Мне все трудней становилось проводить полный день на службе, и почти ежедневно после полудня я скрывался на пару часиков в уютном «д`Армантале» (благо, недалеко), где лиловый кельнер Флоризель, едва завидев меня, уже спешил к моему столику с дюжиной устриц и большой запотевшей рюмкой сильно охлажденной русской водки. Такое времяпрепровождение я называл «северной сиестой» и находил его приятным, однако грустные мысли о безысходности моего существования одолевали меня все чаще и сильнее.

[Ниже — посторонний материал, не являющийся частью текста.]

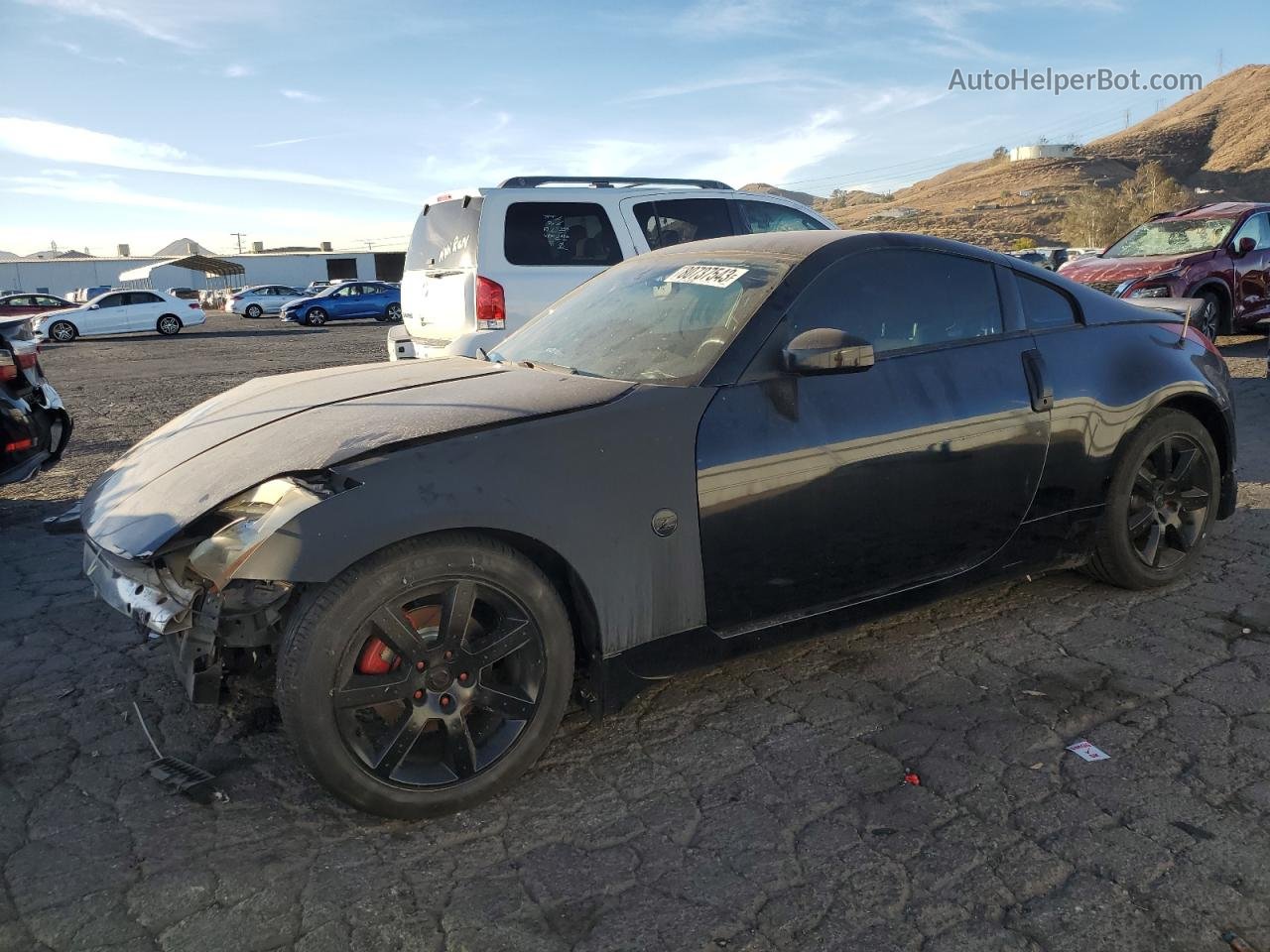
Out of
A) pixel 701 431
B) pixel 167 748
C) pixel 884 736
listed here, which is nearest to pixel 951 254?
pixel 701 431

Отец, в присутствии которого я однажды проявил свою неудовлетворенность, принялся убеждать меня, что вскорости я займу подобающее положение, вследствие чего горизонты моего видения значительно расширятся, и появится — не может не появиться — интерес к «настоящей» работе. Я слушал отца рассеянно и жалел, что вообще завел с ним этот бесполезный разговор, поскольку уже знал о своей органической неспособности оценить прелести «настоящей» работы и понять разницу между «подобающим» и «неподобающим» положением.
Выходные я теперь нередко проводил за покером у Квачевского, чему Лиса не противилась, — возможно она находила для себя удобным мое отсутствие, а быть может наивно полагала, что у Квачевского я встречаюсь с «нужными» людьми. На самом деле у Квачевского собирались разные люди, но наибольшее восхищение у меня вызывал стиль жизни самого Квачевского — веселого старого холостяка, рантье, превратившего собственный особняк в некое подобие игорного дома для знакомых.
У возможного читателя этих моих записок (хотя я не планирую их к публикации) может сложиться впечатление, что в ту пору я стремился к безделью. Не совсем так. Во-первых, я не был уверен, что бездельником можно считать Квачевского, как никак организовавшего приятный досуг для своих многочисленных знакомых. Во-вторых, я считал отнюдь не бесспорными представления моего отца о «настоящей» работе. Иные, чем он, понятия на сей счет имели, скажем, «левые», которых я находил во многом правыми (забавный каламбур!). Думаю, что именно те мои искания и сомнения и привели меня в конце концов к серьезному литературному труду.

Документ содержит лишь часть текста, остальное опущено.